En 2010, la Tunisie s’est classée cinquième au monde dans la production du minerai, qui est une composante des engrais industriels et une source majeure de revenus de l’État. Aujourd’hui, il est classé 12e.

L’ancien ministre du Commerce, Mohsen Hassan, a déclaré que la production de phosphate avait atteint l’année dernière l’un de ses plus bas chiffres annuels en dix ans, à plus de 3 millions de tonnes.

Même la Tunisie a dû importer des phosphates de l’Algérie voisine.

Depuis la chute du régime Ben Ali, les gouvernements successifs ont créé des milliers d’emplois subalternes dans le secteur public.

Faire cela à la Gafsa Phosphate Company a eu un « effet boule de neige », a déclaré Hassan.

Mais même avant la révolution, «le gouvernement a tenté d’acheter la paix sociale en employant des personnes dans ces entreprises, ce qui a exacerbé leurs problèmes», selon Bin Hammouda.

– Un « nouveau pacte social » est nécessaire –

Au cours d’une décennie de démocratie, la Tunisie a connu des crises politiques répétées et neuf gouvernements, la rendant dépourvue de toute stratégie économique à long terme.

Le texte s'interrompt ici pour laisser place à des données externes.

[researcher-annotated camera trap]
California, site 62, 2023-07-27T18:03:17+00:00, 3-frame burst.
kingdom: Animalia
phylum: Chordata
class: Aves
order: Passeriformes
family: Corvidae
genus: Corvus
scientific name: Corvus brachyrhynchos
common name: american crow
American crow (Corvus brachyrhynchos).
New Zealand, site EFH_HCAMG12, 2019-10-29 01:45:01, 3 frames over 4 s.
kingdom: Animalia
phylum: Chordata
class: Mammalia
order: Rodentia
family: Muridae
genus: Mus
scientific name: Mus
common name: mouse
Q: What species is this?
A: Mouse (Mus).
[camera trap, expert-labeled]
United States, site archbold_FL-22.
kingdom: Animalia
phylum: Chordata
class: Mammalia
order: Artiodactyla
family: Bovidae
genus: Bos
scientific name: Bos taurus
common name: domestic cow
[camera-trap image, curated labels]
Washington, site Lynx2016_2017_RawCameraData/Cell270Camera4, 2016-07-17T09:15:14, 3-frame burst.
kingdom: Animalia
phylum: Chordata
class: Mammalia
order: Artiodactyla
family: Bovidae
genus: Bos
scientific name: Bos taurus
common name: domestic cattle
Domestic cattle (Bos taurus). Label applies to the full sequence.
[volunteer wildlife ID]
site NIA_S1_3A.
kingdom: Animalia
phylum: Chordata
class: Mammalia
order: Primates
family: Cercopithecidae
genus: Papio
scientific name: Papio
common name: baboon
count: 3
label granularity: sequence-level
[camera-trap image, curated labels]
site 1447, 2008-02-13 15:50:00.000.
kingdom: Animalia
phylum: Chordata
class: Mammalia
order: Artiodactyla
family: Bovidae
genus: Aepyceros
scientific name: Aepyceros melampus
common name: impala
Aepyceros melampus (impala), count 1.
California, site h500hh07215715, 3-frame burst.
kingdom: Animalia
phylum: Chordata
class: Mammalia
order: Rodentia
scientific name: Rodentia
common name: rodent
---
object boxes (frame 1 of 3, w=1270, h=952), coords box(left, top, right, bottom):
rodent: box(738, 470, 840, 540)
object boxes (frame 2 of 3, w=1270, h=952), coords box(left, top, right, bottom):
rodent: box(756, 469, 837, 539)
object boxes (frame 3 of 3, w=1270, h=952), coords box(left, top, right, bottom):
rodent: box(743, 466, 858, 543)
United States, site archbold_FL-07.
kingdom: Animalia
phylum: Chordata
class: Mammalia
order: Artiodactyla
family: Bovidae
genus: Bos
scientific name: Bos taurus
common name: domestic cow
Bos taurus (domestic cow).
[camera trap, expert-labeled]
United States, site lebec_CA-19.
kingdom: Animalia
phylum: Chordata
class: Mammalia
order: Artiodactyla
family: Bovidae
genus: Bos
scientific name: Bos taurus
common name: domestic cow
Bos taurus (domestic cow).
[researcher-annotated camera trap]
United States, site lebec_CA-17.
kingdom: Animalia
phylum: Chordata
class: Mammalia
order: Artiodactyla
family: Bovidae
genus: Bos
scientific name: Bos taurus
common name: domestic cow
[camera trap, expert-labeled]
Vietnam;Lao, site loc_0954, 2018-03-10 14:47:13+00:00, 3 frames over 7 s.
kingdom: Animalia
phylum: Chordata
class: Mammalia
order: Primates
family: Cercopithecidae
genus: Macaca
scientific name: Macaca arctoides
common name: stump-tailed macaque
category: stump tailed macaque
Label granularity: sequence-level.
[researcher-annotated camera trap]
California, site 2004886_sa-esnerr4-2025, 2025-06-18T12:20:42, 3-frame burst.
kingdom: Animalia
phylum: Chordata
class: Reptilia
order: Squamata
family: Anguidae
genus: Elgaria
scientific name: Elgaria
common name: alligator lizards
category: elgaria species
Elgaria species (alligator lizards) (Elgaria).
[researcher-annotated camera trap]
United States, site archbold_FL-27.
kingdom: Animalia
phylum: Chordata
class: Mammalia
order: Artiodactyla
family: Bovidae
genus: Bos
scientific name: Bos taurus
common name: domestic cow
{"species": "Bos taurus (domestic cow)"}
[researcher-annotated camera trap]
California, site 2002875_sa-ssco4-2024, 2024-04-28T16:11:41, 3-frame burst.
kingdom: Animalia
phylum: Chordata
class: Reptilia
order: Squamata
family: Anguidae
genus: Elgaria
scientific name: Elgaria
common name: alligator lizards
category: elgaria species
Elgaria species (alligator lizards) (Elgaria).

En conséquence, la dette totale des entreprises publiques représente environ 40% du PIB, selon le Fonds monétaire international.

Cela a sapé les finances publiques de l’État dans son ensemble: la semaine dernière, Moody’s a réduit la dette souveraine de la Tunisie, citant, entre autres, «des garanties en attente pour les entreprises publiques de plus de 15% du PIB en 2020».

Mardi, un responsable du Fonds monétaire international, Chris Gerigat, a appelé à des contrôles plus stricts sur les transferts aux «entreprises publiques mal gérées».

Lors d’une hypothétique conférence de presse, il a appelé à « une stratégie de réforme qui évalue le rôle des institutions publiques dans l’économie, concentre leur contrôle, renforce la gouvernance d’entreprise et améliore la transparence de leurs ressources financières ».

L’ancien ministre du Commerce Hassan avait une autre prescription pour mettre fin à la crise: « Un nouveau pacte social définit la direction stratégique et économique de l’Etat et son rôle dans la préservation de ces institutions ».